Die Anzeichen und Symptome, die der Hund zeigt, schreiten in der Regel langsam voran; dazu gehören

  • Zyanose
  • Lethargie
  • Husten (nicht produktiv)
  • Kurzatmigkeit
  • Erhöhte Atemfrequenz und Atemanstrengung
  • Atmung mit offenem Mund/Hecheln
  • Belastungsintoleranz

Verursacht

West Highland White Terrier und andere Terrier, wie z. B. Staffordshire, Cairn, Border und Norfolk, haben eine genetische Veranlagung für eine Lungenfibrose. Die zugrunde liegende Ursache für diese Art von Lungenentzündung ist jedoch in der Regel idiopathisch. Andere Ursachen sind:

  • Virale Infektion(en)
  • Toxine oder Medikamente
  • Sauerstofftoxikose (ein pathologischer Zustand, der durch Sauerstoff verursacht wird)
  • Umweltschäden (z. B. Exposition gegenüber verschmutzter Luft oder Zigarettenrauch)

Diagnose

Das größte Problem bei der Diagnose und Behandlung der Lungenfibrose besteht darin, dass die Krankheit schon weit fortgeschritten sein kann, bevor sich erste Symptome zeigen.

Ihr Tierarzt wird eine umfassende körperliche Untersuchung durchführen, einschließlich eines chemischen Blutprofils, eines vollständigen Blutbildes und Röntgenaufnahmen der Brust.
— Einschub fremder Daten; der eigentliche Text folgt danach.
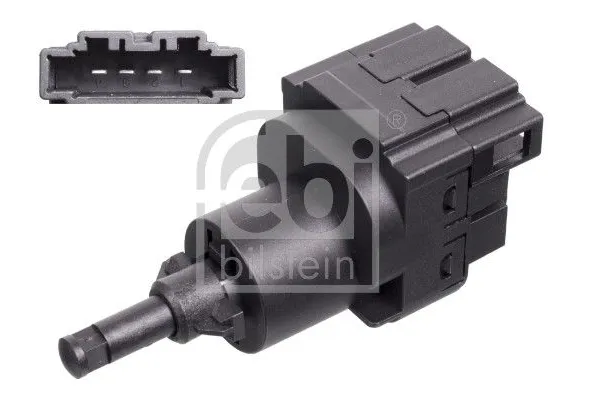 Fren Müşürü  Volkswagen Golf Plus V (5M1)(01.2005->2009)  FEBI BILSTEIN 103650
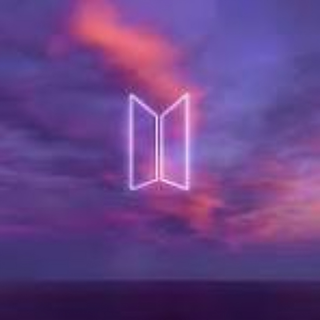 More BTS backgrounds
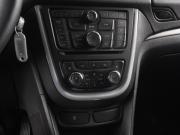 Opel Mokka I Минеральные Воды  - изображение 28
Zu den weiteren Diagnosemethoden gehören eine Echokardiografie, um festzustellen, ob das Herz vergrößert ist, eine Computertomografie (CT), um die Lunge des Hundes dreidimensional zu betrachten, und die Entnahme von Biopsieproben des betroffenen Gewebes zur mikroskopischen Untersuchung.

Behandlung

Ihr Hund muss möglicherweise mit zusätzlichem Sauerstoff versorgt werden; in diesem Fall wird er stationär behandelt. Die Krankheit ist lebensbedrohlich und kann tödlich verlaufen, wenn sie nicht sofort und angemessen behandelt wird. Aus diesem Grund konzentriert sich die Behandlung auf die Unterstützung und die Kontrolle der Symptome, um die Lebensqualität zu verbessern.

Wenn der Hund fettleibig ist, kann es zu weiteren Behandlungskomplikationen kommen, da dies die Ventilation (Atmung) behindern kann. Durch eine Gewichtsabnahme lassen sich die Symptome der Atmungsstörung verringern.

Ihr Tierarzt kann anfangs entzündungshemmende Prednison-Dosen verschreiben und die Dosis im Laufe eines Monats reduzieren, wenn keine zugrunde liegende Infektion vorliegt. Es gibt auch einige antifibrotische Mittel, die hilfreich sein können, sowie Bronchodilatatoren (Medikamente, die die Atemwege erweitern und das Bronchialgewebe entspannen), um die Atmung Ihres Hundes zu erleichtern.

Leben und Management

Sie müssen dafür sorgen, dass der Hund keinem Staub oder Rauch ausgesetzt ist. Es handelt sich um eine fortschreitende Erkrankung mit einer ungünstigen Prognose; Hunde mit Lungenfibrose überleben im Allgemeinen nur zwischen 8 und 15 Monaten.

Bei jeder schweren chronischen Lungenerkrankung entwickeln sich häufig Lungenhochdruck und Rechtsherzversagen. Ihr Tierarzt wird möglicherweise Lungenbiopsien wiederholen, um den Fortschritt des Hundes und die Wirksamkeit der Behandlung zu verfolgen. Eine positive Reaktion auf die Behandlung führt zu einer Verbesserung der Mobilität.